Aufgaben:
1. Schreiben Sie aus dem Text über Blasmusik den Abschnitt ab, der mit den Worten "Ein Stück England" beginnt und mit "Vorläufer des Synthesizers." endet.
2. Geben Sie aus den Einträgen des Datensatzes den Teil, der mit der Zeile beginnt, die "Considering all objects, is" enthält, und bis zum Ende der Einträge reicht, erneut wieder und tauschen Sie darin "camera" gegen "viewer" aus, ohne sonst etwas zu ändern.

Auszug:
◆ ◆ ◆ ◆ ◆ ◆ ◆

Ob Tanzkapelle, Marching Band, Spielmannsumzug, Volksfestmusik, Militärkorps oder Symphonisches Blasorchester – die Zusammensetzung der Instrumente und das Ausdrucksspektrum zwischen bayerisch-böhmischer Volksmusiktradition, Repräsentationsmusik und großem Orchesterklang ist vielfältig, das Repertoire riesig. Auch klassische Komponisten haben immer wieder die zackigen Marsch- und Polkarhythmen der Blaskapellen aufgegriffen und sich vom schmetternden Blech- und vom singenden Holzbläserklang inspirieren lassen.
So sind etwa mit Percy Graingers Lincolnshire Posy oder Hector Berlioz’ Grande symphonie funèbre et triomphale Werke für sehr spezifische Besetzung und ganz spezielle Anlässe entstanden. Diese Idee greift heute auch Lorenz Dangel auf. Er hat seine neue Komposition PHON eigens für den Symphonischen Hoagascht geschrieben, bei dem Sir Simon Rattle die bayerische Blasmusiktradition mit symphonischer Musik verbindet und Menschen unterschiedlicher musikalischer Herkunft zusammenbringt.
Ein Stück England in Amerika: Lincolnshire Posy
Er galt als eine ebenso exzentrische wie innovative Künstlerpersönlichkeit. Percy Aldridge Grainger wurde 1882 in Australien geboren, war ein musikalisches Wunderkind, ging 1895 nach Europa, um in Frankfurt zu studieren, lebte dann mehrere Jahre in England, wo er sich als Klaviervirtuose einen Namen machte und der Volksmusikforschung widmete, und zog später mit seiner Mutter in die USA. Dort blieb er bis zu seinem Tod, diente für einige Zeit in der Army als Saxophonist in der Militärband, experimentierte in späteren Jahren mit avantgardistischer, wie er es nannte, »freier Musik«, und konstruierte futuristisch anmutende mechanische »Free Music Machines«, eine Art Vorläufer des Synthesizers.
Seine Freundschaft mit dem norwegischen Komponisten Edvard Grieg und dessen Liebe zu den Klängen seiner Heimat regten Grainger dazu an, sich mit englischer Volksmusik zu beschäftigen. So sammelte er mit Hilfe eines Phonographen zahlreiche Melodien, die er später oft in seinen Kompositionen verwendete.

◆ ◆ ◆ ◆ ◆ ◆ ◆

Einträge des Datensatzes
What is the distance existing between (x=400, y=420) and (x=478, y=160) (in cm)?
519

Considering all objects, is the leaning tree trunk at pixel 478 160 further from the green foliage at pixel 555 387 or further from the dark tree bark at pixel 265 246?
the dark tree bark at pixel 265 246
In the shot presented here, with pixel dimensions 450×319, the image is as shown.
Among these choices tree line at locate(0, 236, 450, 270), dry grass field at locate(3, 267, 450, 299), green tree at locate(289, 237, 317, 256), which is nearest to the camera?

◆ ◆ ◆ ◆ ◆ ◆ ◆

Lösungen:
1.
Ein Stück England in Amerika: Lincolnshire Posy
Er galt als eine ebenso exzentrische wie innovative Künstlerpersönlichkeit. Percy Aldridge Grainger wurde 1882 in Australien geboren, war ein musikalisches Wunderkind, ging 1895 nach Europa, um in Frankfurt zu studieren, lebte dann mehrere Jahre in England, wo er sich als Klaviervirtuose einen Namen machte und der Volksmusikforschung widmete, und zog später mit seiner Mutter in die USA. Dort blieb er bis zu seinem Tod, diente für einige Zeit in der Army als Saxophonist in der Militärband, experimentierte in späteren Jahren mit avantgardistischer, wie er es nannte, »freier Musik«, und konstruierte futuristisch anmutende mechanische »Free Music Machines«, eine Art Vorläufer des Synthesizers.

2.
Considering all objects, is the leaning tree trunk at pixel 478 160 further from the green foliage at pixel 555 387 or further from the dark tree bark at pixel 265 246?
the dark tree bark at pixel 265 246
In the shot presented here, with pixel dimensions 450×319, the image is as shown.
Among these choices tree line at locate(0, 236, 450, 270), dry grass field at locate(3, 267, 450, 299), green tree at locate(289, 237, 317, 256), which is nearest to the viewer?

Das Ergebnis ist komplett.